Charles Darwin, Dünya'daki yaşamın sığ sularda gelişmeye başladığı fikrini öne sürmüştü. Yeni bir çalışma, hayatın "sıcak bir küçük bir su birikintisi" yerine, derin denizlerdeki hidrotermal bacalarda başlamış olabileceğini ortaya koyuyor. Yapılan araştırmanın Dünya dışından gelen yaşam için önem taşıyabilecek bir fikir olduğu öne sürülüyor.
Nature Ecology&Evolution'da yayınlanan araştırma, derin deniz ortamlarının hayata başlamak için yeterli ısı ve alkaliliğe sahip olduğunu gösteriyor. Çalışmanın baş yazarı University College London profesörü Nick Lane, "Yaşamın nereden ve nasıl başladığına dair birçok teori var. Sualtı hidrotermal bacaları hayatın başlangıcı için en umut verici yerler arasında ve bulgularımız artık bu teoriye somut deneysel kanıtlarla ağırlık katıyor" dedi.

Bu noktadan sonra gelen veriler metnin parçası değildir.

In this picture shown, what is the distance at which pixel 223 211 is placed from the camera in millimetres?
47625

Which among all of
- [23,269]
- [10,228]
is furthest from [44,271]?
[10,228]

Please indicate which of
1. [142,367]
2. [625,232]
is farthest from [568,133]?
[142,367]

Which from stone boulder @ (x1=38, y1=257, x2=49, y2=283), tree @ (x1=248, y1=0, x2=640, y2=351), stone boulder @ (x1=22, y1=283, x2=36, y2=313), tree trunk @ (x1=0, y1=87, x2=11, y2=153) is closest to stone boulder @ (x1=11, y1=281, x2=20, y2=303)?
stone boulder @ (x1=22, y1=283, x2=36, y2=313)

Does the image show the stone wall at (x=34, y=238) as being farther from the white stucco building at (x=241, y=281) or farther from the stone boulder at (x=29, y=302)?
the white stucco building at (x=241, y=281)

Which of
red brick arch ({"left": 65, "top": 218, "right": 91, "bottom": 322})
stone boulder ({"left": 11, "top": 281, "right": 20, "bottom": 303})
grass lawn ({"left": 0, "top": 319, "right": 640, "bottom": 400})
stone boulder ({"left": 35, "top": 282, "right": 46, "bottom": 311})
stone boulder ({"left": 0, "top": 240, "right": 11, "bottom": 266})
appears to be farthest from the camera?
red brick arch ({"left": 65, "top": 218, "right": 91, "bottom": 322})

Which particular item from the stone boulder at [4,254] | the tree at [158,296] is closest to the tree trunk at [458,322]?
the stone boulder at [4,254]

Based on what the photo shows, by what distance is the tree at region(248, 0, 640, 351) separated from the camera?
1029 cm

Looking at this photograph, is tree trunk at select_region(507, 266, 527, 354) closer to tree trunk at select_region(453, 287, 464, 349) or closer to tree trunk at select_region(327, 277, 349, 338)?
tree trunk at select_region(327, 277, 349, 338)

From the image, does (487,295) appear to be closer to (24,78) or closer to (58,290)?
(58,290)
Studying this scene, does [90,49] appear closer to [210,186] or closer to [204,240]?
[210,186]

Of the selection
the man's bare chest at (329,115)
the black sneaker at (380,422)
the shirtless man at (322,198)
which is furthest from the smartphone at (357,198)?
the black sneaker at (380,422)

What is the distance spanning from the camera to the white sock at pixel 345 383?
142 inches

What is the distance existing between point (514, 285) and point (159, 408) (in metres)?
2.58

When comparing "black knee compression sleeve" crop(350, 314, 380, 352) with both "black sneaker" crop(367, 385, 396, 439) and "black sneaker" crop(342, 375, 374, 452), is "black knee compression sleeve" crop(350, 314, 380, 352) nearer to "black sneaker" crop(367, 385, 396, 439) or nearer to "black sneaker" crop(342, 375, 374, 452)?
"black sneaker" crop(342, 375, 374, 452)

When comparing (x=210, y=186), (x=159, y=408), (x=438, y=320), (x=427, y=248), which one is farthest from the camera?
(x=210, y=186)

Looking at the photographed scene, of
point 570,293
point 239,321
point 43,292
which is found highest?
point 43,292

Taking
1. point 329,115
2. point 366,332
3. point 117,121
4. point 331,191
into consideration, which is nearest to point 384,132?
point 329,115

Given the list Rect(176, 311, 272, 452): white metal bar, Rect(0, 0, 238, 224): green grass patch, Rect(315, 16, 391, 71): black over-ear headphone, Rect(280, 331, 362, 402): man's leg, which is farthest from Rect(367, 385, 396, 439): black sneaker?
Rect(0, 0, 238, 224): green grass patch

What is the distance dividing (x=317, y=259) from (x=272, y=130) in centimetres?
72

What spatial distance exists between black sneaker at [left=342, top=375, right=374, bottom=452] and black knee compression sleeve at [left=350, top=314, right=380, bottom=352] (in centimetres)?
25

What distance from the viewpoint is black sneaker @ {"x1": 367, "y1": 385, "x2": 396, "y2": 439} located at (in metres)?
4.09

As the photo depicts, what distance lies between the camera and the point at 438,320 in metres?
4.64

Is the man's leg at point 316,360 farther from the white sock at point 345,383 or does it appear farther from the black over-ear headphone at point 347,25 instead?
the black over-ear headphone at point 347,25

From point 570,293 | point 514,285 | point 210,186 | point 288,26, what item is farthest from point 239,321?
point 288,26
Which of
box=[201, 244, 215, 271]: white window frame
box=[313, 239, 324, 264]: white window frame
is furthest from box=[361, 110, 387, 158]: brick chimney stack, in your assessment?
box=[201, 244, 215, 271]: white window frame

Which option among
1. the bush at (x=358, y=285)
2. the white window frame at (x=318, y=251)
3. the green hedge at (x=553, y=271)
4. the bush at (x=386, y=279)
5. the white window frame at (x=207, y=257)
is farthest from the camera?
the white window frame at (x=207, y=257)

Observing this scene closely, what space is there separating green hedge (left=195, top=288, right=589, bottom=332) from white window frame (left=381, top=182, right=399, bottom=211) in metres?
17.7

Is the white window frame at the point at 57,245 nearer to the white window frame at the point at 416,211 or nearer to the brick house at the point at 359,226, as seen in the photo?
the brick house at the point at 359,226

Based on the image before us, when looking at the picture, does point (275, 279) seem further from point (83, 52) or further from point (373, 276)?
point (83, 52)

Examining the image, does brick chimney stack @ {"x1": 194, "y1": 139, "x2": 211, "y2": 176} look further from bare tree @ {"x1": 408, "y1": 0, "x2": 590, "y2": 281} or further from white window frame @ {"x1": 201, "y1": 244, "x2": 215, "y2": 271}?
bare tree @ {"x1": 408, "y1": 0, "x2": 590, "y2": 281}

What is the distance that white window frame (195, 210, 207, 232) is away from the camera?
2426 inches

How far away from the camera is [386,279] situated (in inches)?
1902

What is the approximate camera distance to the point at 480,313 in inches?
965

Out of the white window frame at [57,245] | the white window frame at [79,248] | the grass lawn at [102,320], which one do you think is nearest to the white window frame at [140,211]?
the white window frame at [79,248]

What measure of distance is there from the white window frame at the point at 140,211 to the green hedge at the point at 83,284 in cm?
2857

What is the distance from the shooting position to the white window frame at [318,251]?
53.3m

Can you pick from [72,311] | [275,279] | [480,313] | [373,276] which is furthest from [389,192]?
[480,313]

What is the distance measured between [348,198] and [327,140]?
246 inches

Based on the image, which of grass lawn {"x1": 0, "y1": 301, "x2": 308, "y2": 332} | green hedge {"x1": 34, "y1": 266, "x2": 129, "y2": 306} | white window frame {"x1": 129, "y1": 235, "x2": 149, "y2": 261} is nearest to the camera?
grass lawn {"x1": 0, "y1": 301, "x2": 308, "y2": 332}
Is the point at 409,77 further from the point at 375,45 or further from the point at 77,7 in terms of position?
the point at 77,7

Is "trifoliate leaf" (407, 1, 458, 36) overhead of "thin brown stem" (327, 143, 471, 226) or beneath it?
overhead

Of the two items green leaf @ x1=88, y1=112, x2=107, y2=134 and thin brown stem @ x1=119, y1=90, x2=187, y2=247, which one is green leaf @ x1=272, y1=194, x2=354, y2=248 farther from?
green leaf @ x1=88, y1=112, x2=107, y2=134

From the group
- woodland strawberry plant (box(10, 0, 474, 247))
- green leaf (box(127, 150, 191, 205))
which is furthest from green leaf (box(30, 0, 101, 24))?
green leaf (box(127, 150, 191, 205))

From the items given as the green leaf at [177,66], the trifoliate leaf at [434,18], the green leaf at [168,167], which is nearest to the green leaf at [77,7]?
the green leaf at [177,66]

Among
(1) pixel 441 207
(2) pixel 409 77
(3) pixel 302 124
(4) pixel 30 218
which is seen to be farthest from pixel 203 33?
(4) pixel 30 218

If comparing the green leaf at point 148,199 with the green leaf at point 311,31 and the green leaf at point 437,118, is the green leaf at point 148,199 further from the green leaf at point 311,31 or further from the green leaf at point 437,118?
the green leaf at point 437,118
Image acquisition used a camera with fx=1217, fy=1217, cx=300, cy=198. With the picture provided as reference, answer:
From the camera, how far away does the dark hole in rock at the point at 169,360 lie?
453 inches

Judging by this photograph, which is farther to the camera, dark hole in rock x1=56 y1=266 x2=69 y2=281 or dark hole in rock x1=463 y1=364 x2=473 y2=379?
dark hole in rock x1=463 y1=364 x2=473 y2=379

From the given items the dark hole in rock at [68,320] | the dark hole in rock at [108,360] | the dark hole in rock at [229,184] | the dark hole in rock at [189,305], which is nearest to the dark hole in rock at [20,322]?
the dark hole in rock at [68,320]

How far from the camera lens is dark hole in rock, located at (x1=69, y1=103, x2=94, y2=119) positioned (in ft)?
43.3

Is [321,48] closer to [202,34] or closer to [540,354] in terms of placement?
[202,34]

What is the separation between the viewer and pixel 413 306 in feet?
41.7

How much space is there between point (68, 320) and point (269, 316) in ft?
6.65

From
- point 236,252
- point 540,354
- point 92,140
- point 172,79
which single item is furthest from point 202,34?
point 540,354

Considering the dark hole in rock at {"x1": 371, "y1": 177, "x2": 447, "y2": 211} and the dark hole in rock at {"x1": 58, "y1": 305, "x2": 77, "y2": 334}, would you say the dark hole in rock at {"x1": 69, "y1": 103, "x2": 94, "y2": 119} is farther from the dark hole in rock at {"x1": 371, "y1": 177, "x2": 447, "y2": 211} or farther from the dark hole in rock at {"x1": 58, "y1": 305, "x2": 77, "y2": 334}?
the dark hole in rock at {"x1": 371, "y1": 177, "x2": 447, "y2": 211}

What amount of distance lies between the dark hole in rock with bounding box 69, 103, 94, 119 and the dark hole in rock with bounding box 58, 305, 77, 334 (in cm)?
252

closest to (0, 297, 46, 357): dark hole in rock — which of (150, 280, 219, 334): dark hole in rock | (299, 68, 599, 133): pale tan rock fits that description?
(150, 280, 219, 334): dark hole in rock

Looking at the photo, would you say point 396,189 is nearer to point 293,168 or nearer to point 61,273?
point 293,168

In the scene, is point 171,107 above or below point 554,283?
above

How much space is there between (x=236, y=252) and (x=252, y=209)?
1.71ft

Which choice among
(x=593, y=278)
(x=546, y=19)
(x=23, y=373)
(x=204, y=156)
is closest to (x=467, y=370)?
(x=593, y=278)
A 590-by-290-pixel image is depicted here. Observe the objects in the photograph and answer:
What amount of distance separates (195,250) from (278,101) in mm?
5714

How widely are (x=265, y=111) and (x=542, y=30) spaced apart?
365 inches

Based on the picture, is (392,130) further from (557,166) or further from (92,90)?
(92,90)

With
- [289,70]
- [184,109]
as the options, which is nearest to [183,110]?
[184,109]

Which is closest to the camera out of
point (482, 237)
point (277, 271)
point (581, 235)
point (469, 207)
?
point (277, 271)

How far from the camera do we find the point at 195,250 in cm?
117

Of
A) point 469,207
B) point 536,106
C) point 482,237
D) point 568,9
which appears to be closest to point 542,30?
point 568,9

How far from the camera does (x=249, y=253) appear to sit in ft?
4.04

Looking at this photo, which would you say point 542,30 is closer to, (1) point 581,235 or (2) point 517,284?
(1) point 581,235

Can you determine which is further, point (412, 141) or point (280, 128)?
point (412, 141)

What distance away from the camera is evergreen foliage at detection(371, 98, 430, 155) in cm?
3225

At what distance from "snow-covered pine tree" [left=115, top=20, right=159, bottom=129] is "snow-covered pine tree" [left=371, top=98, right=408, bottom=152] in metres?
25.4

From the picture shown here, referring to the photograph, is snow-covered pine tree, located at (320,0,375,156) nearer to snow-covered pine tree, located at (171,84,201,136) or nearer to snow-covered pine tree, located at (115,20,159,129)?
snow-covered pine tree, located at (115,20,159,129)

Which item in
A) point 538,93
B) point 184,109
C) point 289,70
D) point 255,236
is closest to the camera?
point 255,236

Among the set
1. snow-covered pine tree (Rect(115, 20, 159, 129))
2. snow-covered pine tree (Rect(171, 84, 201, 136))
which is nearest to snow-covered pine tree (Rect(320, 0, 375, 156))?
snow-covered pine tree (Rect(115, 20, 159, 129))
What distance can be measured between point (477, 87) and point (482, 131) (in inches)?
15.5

Lane ve diğer araştırmacılar, daha önce başarısız olan deneylerde kullanılmayan farklı yağ asitleri ve yağ alkolleri karışımı olan protocell'ler kullanarak derin deniz menfezlerine benzer bir ortamı yeniden oluşturabildiler. Protocell, kendiliğinden bir araya gelen, endojen olarak düzenlenmiş lipit topluluğu olarak tanımlanıyor. Araştırmacılar, daha uzun karbon zincirleri olan moleküllerin protocell oluşturmak için ısıya ihtiyaç duyduklarını, alkalin çözeltinin ise elektrik yükünü korumalarına yardımcı olduğunu buldular. Ayrıca tuzlu su ortamında, yağ moleküllerinin daha güçlü ve kararlı bir kesecik veya yapı oluşturduğu saptandı.
Darwin, 1871 yılında İngiliz botanikçi Joseph Dalton Hooker'a, yaşamın "sıcak bir su birikintisi" içinde başlamış olabileceğine dair bir mektup yazmıştı. 2012 yılında bu noktadan yola çıkan bir çalışma, Darwin'in Dünya'daki yaşamın nereden geldiği konusunda haklı olduğunu kanıtladığını öne sürüyordu. Yağ asitlerinden protocell oluşturmak için daha önce yapılan deneyler soğuk sularda başarılı olsa da, sadece belirli kontrollü koşullar altında başarılı olduğu belirtildi. Ancak hidrotermal bacalarda protocell oluşturmak için yapılan diğer deneyler başarısız olmuştu.
Yeni araştırmada, derin denizlerdeki hidrotermal bacaların Dünya'daki yaşamın başlangıcından sorumlu olabileceğine ve evrendeki yaşama etkileri olabileceğine dikkat çekildi. Bu bacalar Güneş Sistemi'nin başka bir yerinde de yer alabilir. Lane, "Uzay görevleri, Jüpiter ve Satürn'ün buzul uydularının denizlerinde de benzer şekilde alkalin hidrotermal menfezler olabileceğine dair kanıtlar buldu. Bu uydularda hiçbir yaşam kanıtı görülmese de, diğer gezegenlerde veya aylarda yaşamı bulmak istiyorsak, bizimki gibi çalışmalar nereye bakacağımıza karar vermemize yardımcı olabilir." dedi.
NASA, Ağustos ayında Jüpiter'in uydusu Europa'da yapılan resmi bir görevi doğruladı ve buzul gök cisminin insanlar için yaşanabilir olup olmadığına cevap arayacak.